This is documentation about the cursor handling, not about the cursor rendering!

Generally, a CursorRec gets allocated only once and used multiple times to save memory. Two functions are responsible for allocating cursors: AllocCursorARGB() and AllocGlyphCursor(). The matching Xlib functions would be XCreateCursor() and XCreateGlyphCursor().

The CursorRec contains a number of things, we will focus on the refcnt here. The refcnt is used to track how many instances of the cursor are used and to avoid freeing memory too early. The refcnt is increased when

  1. a client gets a reference to a cursor
  2. a window uses the cursor
  3. a pointer uses the cursor
  4. a pointer uses the cursor as part of a grab.

When you create a cursor, it will have a refcnt of 1 (the client has a reference to it after all). Each time you use Xlib's XDefineCursor() or XChangeWindowAttributes(), the window obtains a reference to the cursor and increases the refcnt. And each time the pointer passes into a window that has a cursor set, ChangeToCursor() will change the pointer's cursor and increase the refcnt. Using the cursor for a sprite does NOT change the refcnt!

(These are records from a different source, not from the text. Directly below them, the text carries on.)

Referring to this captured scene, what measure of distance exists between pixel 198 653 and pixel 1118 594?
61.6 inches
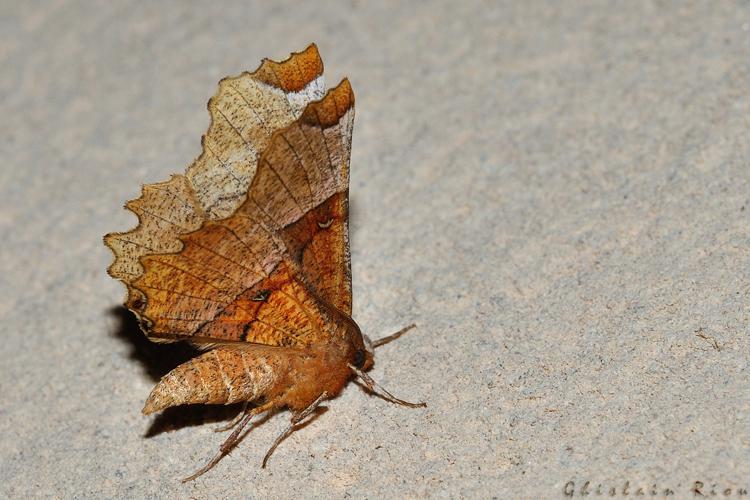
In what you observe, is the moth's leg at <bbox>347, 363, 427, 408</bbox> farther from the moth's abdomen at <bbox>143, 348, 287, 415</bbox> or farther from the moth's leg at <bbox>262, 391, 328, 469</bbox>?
the moth's abdomen at <bbox>143, 348, 287, 415</bbox>

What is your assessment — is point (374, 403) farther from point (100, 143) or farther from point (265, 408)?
point (100, 143)

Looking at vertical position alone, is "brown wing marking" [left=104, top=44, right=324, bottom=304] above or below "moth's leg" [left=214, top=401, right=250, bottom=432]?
above

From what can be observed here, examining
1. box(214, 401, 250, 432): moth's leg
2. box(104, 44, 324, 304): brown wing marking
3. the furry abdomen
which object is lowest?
box(214, 401, 250, 432): moth's leg

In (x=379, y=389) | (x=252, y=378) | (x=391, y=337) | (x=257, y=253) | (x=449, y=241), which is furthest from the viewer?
(x=449, y=241)

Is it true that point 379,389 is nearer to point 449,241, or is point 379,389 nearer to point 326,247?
point 326,247

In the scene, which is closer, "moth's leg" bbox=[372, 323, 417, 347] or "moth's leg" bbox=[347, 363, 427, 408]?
"moth's leg" bbox=[347, 363, 427, 408]

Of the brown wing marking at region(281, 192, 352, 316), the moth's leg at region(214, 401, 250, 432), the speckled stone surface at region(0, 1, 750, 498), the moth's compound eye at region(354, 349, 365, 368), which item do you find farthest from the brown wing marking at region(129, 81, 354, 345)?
the speckled stone surface at region(0, 1, 750, 498)

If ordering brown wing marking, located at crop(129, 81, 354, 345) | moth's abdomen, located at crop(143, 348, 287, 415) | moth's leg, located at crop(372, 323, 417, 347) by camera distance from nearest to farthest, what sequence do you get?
brown wing marking, located at crop(129, 81, 354, 345)
moth's abdomen, located at crop(143, 348, 287, 415)
moth's leg, located at crop(372, 323, 417, 347)

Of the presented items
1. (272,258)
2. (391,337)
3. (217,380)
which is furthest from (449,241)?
(217,380)
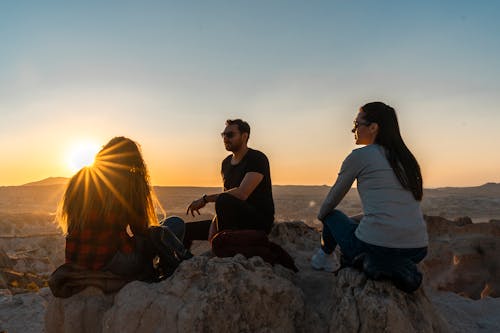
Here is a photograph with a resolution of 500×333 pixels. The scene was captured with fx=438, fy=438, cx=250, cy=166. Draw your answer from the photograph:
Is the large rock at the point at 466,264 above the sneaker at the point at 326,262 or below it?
below

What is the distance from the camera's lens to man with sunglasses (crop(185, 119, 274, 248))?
4.47 metres

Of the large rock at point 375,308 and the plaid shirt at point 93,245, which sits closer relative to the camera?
the large rock at point 375,308

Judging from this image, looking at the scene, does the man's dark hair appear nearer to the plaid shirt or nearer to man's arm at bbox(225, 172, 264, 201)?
man's arm at bbox(225, 172, 264, 201)

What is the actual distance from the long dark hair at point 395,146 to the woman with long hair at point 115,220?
6.20 feet

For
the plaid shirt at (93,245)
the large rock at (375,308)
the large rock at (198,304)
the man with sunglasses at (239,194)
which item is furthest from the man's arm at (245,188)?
the large rock at (375,308)

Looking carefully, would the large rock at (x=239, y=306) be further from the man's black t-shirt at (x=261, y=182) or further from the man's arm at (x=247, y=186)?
the man's black t-shirt at (x=261, y=182)

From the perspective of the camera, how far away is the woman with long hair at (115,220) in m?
3.58

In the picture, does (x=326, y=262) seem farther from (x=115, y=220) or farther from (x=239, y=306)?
(x=115, y=220)

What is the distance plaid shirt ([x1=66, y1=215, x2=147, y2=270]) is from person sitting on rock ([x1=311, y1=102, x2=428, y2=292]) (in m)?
1.87

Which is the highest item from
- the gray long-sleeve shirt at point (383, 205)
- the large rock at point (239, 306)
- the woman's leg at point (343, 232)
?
the gray long-sleeve shirt at point (383, 205)

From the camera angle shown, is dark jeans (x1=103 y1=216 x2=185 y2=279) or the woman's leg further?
dark jeans (x1=103 y1=216 x2=185 y2=279)

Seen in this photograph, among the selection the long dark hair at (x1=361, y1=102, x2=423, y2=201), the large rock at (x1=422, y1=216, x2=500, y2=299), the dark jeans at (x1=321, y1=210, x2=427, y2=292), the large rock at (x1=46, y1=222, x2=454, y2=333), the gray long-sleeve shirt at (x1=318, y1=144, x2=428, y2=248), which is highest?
Answer: the long dark hair at (x1=361, y1=102, x2=423, y2=201)

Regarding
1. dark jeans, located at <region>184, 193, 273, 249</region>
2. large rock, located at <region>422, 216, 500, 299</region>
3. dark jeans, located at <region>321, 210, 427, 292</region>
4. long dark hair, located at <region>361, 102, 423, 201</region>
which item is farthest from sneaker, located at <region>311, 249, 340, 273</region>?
large rock, located at <region>422, 216, 500, 299</region>

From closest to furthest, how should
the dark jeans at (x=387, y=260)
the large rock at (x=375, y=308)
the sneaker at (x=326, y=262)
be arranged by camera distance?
the large rock at (x=375, y=308), the dark jeans at (x=387, y=260), the sneaker at (x=326, y=262)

The refcnt is decreased in FreeCursor(). When the refcnt hits 0, the memory for the cursor is freed. Make sure that when you call FreeCursor(), nothing in your codepath references the address anymore. The usual way to do this is something like

  CursorPtr pOldCursor = device->spriteInfo->sprite->current;
  device->spriteInfo->sprite->current = NULL;
  FreeCursor(pOldCursor, 0);

The value of pOldCursor is undefined after FreeCursor().

FreeCursor() is called from several points. Each time the cursor leaves a window, CheckMotion() call PostNewCursor(), which may call ChangeToCursor(). When the client issues a FreeCursor request. Each time a window changes the cursor (ChangeWindowAttributes()). When a grab with a cursor is deactivated. And on CloseDownClient(), when all the resources are freed for the client. And quite a few more.

Animated cursors

Animated cursors are part of the XRender extension. All they are is a list of standard cursors with a delay between them. The memory is a standard CursorRec, with an AnimCursorRec and several AnimCursElt attached to the end of the struct. The latter two contain the CursorRec that make up the animated cursor's frames. Animated cursors are identified with a special pattern in the CursorRecs bits field. See AnimCursorCreate().

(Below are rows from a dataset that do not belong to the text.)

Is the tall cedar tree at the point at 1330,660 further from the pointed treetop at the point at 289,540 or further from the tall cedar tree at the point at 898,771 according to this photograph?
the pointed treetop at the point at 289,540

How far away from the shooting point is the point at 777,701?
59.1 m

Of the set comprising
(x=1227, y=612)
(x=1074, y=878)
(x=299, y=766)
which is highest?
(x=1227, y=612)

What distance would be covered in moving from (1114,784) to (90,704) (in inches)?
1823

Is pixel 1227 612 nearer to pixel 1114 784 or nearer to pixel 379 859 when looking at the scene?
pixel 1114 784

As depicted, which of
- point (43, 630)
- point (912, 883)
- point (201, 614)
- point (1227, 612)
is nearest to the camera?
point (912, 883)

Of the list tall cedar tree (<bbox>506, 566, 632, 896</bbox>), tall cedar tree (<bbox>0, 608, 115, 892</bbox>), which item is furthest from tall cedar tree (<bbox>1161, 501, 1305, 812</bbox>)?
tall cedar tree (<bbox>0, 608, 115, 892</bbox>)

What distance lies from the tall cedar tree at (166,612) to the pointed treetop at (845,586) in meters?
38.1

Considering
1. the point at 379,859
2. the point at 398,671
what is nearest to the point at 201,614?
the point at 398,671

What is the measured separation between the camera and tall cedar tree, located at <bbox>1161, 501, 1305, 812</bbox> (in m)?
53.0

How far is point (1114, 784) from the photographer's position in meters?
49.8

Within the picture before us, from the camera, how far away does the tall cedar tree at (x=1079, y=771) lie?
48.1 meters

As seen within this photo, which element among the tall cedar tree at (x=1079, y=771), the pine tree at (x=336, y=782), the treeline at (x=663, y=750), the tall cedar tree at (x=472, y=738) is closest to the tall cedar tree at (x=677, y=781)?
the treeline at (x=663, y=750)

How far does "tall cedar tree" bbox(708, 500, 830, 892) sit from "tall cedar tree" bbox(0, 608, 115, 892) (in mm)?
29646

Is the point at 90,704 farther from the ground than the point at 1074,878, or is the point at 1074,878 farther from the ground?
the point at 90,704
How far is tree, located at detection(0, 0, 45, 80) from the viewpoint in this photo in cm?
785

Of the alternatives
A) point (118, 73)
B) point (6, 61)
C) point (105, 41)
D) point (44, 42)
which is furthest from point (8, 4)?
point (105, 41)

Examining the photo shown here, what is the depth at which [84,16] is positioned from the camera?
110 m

So for an animated cursor with 3 frames, the memory looks something like this.

[     CursorRec          ][ AnimCursorRec ][AnimCursElt][AnimCursElt][AnimCursElt]
                                              |             |            |
[     CursorRec          ] <-------------------             |            |
[     CursorRec          ] <---------------------------------            |
[     CursorRec          ] <----------------------------------------------

Each cursor that is used in an animated cursor has the refcnt increased, and likewise decreased via FreeCursor() when the animated cursor is deleted. If a window or pointer uses a animated cursor, they use the animated cursor struct, never directly any of the cursors that make up the frames.

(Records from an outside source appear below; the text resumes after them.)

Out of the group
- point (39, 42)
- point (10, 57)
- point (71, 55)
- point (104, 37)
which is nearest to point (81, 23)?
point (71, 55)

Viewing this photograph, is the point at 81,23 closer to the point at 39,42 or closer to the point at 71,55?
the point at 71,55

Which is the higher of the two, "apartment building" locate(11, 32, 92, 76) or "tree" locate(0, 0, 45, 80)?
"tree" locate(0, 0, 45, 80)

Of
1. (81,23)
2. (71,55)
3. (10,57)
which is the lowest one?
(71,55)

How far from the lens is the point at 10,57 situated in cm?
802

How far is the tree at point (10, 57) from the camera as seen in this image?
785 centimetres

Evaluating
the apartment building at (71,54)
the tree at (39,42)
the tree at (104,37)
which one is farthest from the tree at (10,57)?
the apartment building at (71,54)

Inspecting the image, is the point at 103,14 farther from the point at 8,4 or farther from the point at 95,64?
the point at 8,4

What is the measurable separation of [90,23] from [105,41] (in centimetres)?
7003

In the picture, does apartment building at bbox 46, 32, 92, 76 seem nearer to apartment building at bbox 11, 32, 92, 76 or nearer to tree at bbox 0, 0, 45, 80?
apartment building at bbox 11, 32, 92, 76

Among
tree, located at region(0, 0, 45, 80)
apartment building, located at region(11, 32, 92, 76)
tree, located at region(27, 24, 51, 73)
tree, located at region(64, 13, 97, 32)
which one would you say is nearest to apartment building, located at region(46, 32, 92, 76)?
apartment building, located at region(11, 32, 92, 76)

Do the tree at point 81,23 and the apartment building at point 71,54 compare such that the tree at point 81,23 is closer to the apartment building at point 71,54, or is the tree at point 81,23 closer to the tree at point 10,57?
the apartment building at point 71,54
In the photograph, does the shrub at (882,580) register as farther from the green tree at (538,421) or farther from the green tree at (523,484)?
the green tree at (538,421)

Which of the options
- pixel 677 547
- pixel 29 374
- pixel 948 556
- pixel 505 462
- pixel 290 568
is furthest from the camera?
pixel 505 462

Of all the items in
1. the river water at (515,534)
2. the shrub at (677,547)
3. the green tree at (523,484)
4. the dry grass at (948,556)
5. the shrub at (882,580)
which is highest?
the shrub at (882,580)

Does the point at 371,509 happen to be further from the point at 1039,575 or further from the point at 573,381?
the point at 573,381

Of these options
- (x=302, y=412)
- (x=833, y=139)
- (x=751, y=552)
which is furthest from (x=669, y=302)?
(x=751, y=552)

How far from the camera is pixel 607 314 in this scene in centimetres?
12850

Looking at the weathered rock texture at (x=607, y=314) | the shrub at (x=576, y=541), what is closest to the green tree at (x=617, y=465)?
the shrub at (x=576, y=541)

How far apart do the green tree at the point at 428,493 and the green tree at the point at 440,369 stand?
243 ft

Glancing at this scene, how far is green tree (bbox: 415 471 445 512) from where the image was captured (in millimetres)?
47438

X uses a BlockHandler to do stuff when nothing else needs to be done. Such as redrawing mouse cursors. The animated cursor code adds itself to the block handler and AnimCurScreenBlockHandler() is called regularly.

Display of an animated cursor uses set of static variables in animcur.c. The currently displayed animated cursor is saved, and each time the block handler is called, it checks

  • whether the current cursor is an animated cursor.
  • if so, if the timeout for the next frame has passed already
  • if so, display the next frame
  • if so, save the timeout for the next frame in the static struct
  • update wakeup handler to wake up for next timeout.